There are two double-faced Sphinxes on the Roberspierre Embankment, and their look is somewhat spooky: their skull-looking side is turned toward Kresty Prison, while their human-looking one is facing onto the city.

Mikhail Shemyakin, who built the monument in 1995, dedicated the Sphinxes to the victims of Soviet political repression: it is no coincidence that the skulls, symbolizing death, are facing onto Kresty Prison, the place where many victims started their journey to the gulags after persecution.

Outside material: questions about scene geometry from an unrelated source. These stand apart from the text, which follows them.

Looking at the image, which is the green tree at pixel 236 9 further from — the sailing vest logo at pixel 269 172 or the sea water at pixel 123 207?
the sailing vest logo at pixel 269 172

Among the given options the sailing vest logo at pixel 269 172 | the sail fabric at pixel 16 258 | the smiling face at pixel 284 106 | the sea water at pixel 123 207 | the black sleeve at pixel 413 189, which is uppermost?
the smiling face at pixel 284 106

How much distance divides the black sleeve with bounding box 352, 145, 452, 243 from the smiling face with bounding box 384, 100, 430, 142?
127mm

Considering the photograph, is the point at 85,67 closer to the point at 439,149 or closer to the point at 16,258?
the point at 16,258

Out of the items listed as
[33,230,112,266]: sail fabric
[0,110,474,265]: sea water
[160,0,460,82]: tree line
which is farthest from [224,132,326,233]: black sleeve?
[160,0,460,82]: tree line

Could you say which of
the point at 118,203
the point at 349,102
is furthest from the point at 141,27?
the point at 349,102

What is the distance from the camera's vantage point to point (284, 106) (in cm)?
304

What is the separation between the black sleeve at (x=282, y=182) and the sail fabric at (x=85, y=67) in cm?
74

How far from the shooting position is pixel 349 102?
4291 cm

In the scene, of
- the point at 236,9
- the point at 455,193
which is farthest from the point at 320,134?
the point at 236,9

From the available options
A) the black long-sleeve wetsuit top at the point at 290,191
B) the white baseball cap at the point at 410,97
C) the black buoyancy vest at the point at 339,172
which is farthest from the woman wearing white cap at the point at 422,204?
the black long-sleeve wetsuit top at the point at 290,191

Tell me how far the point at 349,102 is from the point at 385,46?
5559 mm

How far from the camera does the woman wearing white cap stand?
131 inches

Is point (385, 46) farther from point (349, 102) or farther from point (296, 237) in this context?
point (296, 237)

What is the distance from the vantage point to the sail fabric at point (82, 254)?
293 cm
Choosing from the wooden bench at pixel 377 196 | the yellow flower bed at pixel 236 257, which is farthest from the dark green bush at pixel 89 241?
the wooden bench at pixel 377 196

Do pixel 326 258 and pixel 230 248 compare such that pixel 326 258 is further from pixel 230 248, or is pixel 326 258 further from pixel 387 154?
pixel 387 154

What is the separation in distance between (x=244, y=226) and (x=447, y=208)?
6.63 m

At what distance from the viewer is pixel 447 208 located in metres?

On the Sphinxes’ pedestal touching quotations and poetries by famous Russian authors are also displayed, as a further condemn to Russia’s totalitarian regime which only led to pain and despair. Here’s a famous quote by Anna Achmatova, Russian poet whose son was imprisoned in 1938:

“In those years only the dead smiled,

Glad to be at rest: and Leningrad city swayed like

A needless appendix to its prisons.”


A fairytale in a shop window

Window Shop

There are a dozen leprechauns advertising tasty delicacies on Nevsky Prospekt. They are wearing bright clothes and waving their little hands as people pass by. Don’t believe us? Then go to the Eliseyev Emporium, on Nevsky 56, and you will find a living fairytale… in a shop window.

Mikhail Shemyakin once defined window shops as small theatres: living in cities such as Paris and New York, he has always been struck by how window shops can literally turn into fantastic works of art during the Christmas time. By decorating the Eliseyev Food Emporium’s window shop, he wanted to create such fairy and magical atmosphere in his favorite city, Saint Petersburg, enabling passerbyers to enjoy an unexpected magical scene all year long.

Mikhail Shemyakin is also a jewel designer: the mushroom-shaped pendants and stone-carving miniatures created according to the artist’s sketches were presented in 2016 in the Jewelry House Sasonko, both in Moscow and Saint Petersburg.


In 2008 the artist also took part in the realization of Hoffmaniada, a 2018 stop-motion animated feature film from Russian studio Soyuzmultifim. Mikhail Shemyakin was in charge of the concept and all of the art design, through which he expresses his artistic genius to the fullest. The movie, based on the tales of E.T.A. Hoffman, exclusively uses puppet animation and its first 20 minutes were screened in Saint Petersburg.


If Mikhail Shemyakin’s fantasy world intrigues you, don’t wait any further and drop by his works of art in Saint Petersburg. Also, don’t forget to check his foundation website, where you will find upcoming events and expositions in the city.